INFO:
Fly Movement Salon
8 p.m. Tuesday (March 1)
Cafe Istanbul
Free admission
Each month, it seems, the Fly Movement Salon at Café Istanbul has become a showcase with a purpose. Previous showcases of circus-arts works in progress — always free and open to the public — have included opportunities to support related efforts. There was the solicitation for donations to help the folks behind “Vaude D’Gras” get their Mardi Gras-timed show off the ground inside Happyland Theater, and then came the push to help Clay Mazing’s Emergency Circus continue its work entertaining Syrian refugees in Europe.
And while this month’s show, on Tuesday (March 1) at 8 p.m., will showcase the works of salon students, the hat will be passed around to support Salon founder/producer, instructor and performer Liza Rose and her impressive springtime trip. Rose, who instructs at LA Motion in the Irish Channel and at the International School of Louisiana’s (ISL) West Bank campus, will compete in the U.S. Aerial Championships on May 13-15 at the Rose Nagelberg Theatre in the Baruch Performing Arts Center in New York City. (See the Facebook event page.) Rose is one of six finalists in the inaugural New and Innovative Apparatus division, where she will compete with her aerial umbrella, which she designed and created in 2009, with an act titled “Parapluie.” (Other categories are lyra, pole and silks.) Rose is among 42 finalists overall from a pool of more than 400 applicants.
“I created this act for the 2010 Seattle Erotic Art Festival for Roger Bennington’s show ‘Cabinet of Curiosities,’ which also starred burlesque star Dirty Martini and Dan Savage, the sex advice columnist of ‘Savage Love’ fame,” Rose said. “I was then invited to perform it (and did perform it) in the Moisture Festival, which is the largest vaudeville and variety Festival in the world. I have also performed this act in “Mezzo Lunatico,” the late-night show at Teatro Zin Zanni in Seattle, and here in New Orleans in the first “Storyville Rising” at One Eyed Jacks in 2013.”
At stake is a $1,000 grant and an audition for “Le Reve,” a Cirque du Soleil show in Las Vegas. There also will be casting directors from several American and Canadian circuses, including Circus Flora from St. Louis and Cirque Eloise in Montreal.
The competition will be live streamed at upa.tv.
“I am hoping that my involvement in the competition will help draw national attention the New Orleans circus scene, and help establish it as a place for serious artists to create circus,” said Rose, who co-produces the all-female Cirque Copine troupe with LadyBEAST.
Rose’s exploits are further evidence of New Orleans’ growing circus-arts scene, the foundation of which often can be found in the classroom.
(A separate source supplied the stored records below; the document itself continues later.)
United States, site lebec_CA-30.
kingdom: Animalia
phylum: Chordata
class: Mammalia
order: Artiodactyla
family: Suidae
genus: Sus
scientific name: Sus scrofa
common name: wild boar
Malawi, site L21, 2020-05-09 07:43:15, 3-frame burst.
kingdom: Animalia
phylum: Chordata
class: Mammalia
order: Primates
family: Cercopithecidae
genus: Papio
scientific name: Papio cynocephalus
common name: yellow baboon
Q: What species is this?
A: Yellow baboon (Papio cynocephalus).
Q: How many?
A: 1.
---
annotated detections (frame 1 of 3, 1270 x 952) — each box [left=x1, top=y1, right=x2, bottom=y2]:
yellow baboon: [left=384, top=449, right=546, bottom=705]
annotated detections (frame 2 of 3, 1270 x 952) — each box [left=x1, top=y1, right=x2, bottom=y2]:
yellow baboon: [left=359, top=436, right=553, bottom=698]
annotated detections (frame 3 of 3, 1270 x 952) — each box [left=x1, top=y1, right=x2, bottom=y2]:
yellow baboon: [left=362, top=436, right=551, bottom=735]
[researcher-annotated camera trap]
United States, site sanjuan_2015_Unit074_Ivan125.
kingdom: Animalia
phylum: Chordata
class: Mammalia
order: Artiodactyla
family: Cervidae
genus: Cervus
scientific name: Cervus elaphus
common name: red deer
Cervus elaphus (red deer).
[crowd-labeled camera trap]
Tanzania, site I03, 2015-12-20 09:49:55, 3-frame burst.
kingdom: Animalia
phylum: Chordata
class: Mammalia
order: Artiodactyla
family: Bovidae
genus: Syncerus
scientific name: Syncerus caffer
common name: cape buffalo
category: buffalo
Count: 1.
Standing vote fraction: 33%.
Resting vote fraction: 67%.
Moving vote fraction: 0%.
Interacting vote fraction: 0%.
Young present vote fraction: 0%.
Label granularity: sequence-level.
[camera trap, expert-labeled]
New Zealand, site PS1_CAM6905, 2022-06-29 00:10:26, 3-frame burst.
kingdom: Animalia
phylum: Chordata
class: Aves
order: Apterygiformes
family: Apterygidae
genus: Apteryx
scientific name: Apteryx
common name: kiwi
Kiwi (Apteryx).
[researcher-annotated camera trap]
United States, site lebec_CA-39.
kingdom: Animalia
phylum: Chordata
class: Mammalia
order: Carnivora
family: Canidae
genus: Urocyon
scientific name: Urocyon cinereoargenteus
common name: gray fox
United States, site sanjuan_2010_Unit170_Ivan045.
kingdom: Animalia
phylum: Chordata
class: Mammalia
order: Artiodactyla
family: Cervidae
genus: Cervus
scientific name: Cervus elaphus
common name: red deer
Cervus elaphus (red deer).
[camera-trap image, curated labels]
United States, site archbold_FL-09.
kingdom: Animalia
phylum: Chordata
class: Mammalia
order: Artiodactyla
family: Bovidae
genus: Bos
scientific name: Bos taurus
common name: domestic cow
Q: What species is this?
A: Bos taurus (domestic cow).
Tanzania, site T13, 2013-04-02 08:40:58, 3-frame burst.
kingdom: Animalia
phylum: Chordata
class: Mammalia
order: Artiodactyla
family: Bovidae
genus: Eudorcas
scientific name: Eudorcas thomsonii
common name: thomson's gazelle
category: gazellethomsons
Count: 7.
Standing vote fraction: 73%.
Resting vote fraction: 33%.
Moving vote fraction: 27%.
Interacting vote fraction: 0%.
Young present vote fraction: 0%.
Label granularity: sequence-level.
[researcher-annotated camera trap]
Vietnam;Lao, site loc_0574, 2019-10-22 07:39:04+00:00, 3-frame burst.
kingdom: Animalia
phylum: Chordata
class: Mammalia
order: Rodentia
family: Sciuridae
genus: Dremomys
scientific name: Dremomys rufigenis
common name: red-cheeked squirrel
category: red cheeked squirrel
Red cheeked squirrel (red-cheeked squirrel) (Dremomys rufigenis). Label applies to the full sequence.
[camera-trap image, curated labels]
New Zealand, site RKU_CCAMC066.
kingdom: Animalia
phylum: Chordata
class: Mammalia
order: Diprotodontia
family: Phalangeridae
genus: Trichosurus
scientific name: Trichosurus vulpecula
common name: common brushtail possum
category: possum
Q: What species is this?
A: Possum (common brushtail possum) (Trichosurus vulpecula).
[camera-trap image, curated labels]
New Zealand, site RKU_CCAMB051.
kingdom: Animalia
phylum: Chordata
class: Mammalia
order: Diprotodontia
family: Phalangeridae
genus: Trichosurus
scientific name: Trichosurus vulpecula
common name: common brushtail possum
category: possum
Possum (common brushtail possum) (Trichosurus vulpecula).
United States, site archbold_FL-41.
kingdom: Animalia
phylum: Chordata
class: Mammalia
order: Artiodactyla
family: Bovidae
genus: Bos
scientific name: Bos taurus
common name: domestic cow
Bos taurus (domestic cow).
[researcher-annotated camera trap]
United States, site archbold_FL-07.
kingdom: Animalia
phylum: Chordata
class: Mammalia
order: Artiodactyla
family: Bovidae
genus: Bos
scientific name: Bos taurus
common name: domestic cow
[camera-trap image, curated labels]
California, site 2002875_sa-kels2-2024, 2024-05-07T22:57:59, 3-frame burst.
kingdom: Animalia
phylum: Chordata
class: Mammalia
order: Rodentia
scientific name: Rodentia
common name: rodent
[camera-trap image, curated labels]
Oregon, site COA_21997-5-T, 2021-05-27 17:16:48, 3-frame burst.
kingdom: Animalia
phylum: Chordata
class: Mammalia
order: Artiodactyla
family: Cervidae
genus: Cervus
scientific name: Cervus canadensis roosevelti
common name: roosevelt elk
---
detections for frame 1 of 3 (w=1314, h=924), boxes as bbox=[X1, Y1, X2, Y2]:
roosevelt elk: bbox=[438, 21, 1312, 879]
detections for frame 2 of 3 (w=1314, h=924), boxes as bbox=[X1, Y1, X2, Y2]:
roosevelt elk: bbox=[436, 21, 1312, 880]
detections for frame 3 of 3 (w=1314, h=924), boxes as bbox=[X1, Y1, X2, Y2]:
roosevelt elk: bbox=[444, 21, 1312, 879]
Rose has been an instructor with ISL’s circus-arts program, which was founded several years ago by Meret Ryhiner in a collaboration with KIDsmART. Ryhiner, a native of Bern, Switzerland, is a longtime veteran of the circus world who was trained in Europe and has performed a variety of circus acts.
(Read more: Circus artists build a bigger top for New Orleans in 2016)
Under her tutelage, ISL students at all grade levels have the opportunity to learn everything from balancing and clowning to acrobatics, juggling and theater. Ryhiner has become such a strong influence that she will help Rose train for the aerial championships. The ISL circus-arts program has gained so much respect that it’s starting to get national attention, recently becoming a recognized Social Circus Program of the American Circus Educators Association. This means, among other things, that it can expand its offerings through the obtainment of more grant money.
(Read more: Check out the press release here.)
“Some of the many things we look for is that the organization or program serves a specific identified “at-risk” population (as opposed to the more common instance of offering general financial aid or community outreach),” said Amy Cohen, executive Director of the American Youth Circus Organization, which oversees social circus programs. “They also must show a dedication to measuring the outcomes of their program to reveal the impact that circus has on the populations they share it with. Measuring outcomes is especially important, as there is a lot of anecdotal evidence about how and why social circus works, but only a select group has been actively measuring the outcomes, something that is worth celebrating and supporting.
“Measured outcomes will serve the entirety of the social circus sector and beyond — those who are currently recognized, and those who are in the process of working towards recognition, as well as recreational programs that aspire to develop their programs to serve specific populations via social circus.”
Zoe Brookes, the lead consultant who worked on the project and recognized the first batch of programs, was impressed with ISL: “We recognize programs that identify a specific population with a specific need, and design circus-related curriculum to help meet that need. We also look for programs with a commitment to evaluating results. The circus program at ISL meets all those criteria.”
Indeed, the ISL program focuses on both diversity and community at a school where more than half the students are on free and reduced lunch programs. According to the school, it follows the National Arts Standards for dance and features circus arts skills. There’s more here:
Emphasis in K-1st grade is on practicing executive skills. Emphasis in 2nd and 3rd grade is on exploring core subjects with circus arts integrated curriculum units. Emphasis in 4th-8th grade on building the skills necessary to use the circus arts medium expressively and creatively, as well as to participate in community events performing and presenting workshops as circus arts ambassadors.
Ryhiner, the ISL’s circus-arts program coordinator, appreciates how as a part-time instructor Rose has been able to duplicate the school’s work at its West Bank location in just a year and a half on the job — all while excelling as an artist herself.
“Circus arts are extremely demanding, athletically. You have to perfect and maintain a high level of skills and mental acuity, and artistically, you have to be inventive with your apparatus, the composition of your act and your signature tricks,” Ryhiner said. “I am happy Liza has made New Orleans her home and brings this caliber of professionalism to the City, and to our community as a teaching artist for the circus arts program at the International School of Louisiana.”
“It’s not burlesque,” Ryhiner said. “It’s circus arts and it’s a wonderful artistic discipline, and New Orleans should have that as part of its palette of colors.”
Tuesday’s Fly Movement Salon’s student showcase will feature the new works by students Becca Chapman, Stephen Kernion, Dallas Alexander, Sean Maloney, Virginia Sibley, Laughing Sky Diamond and Cassie Palmer. Along with Liza Rose, Penelope Little, a fellow Cirque Copine troupe member, also serves as an instructor at the salon.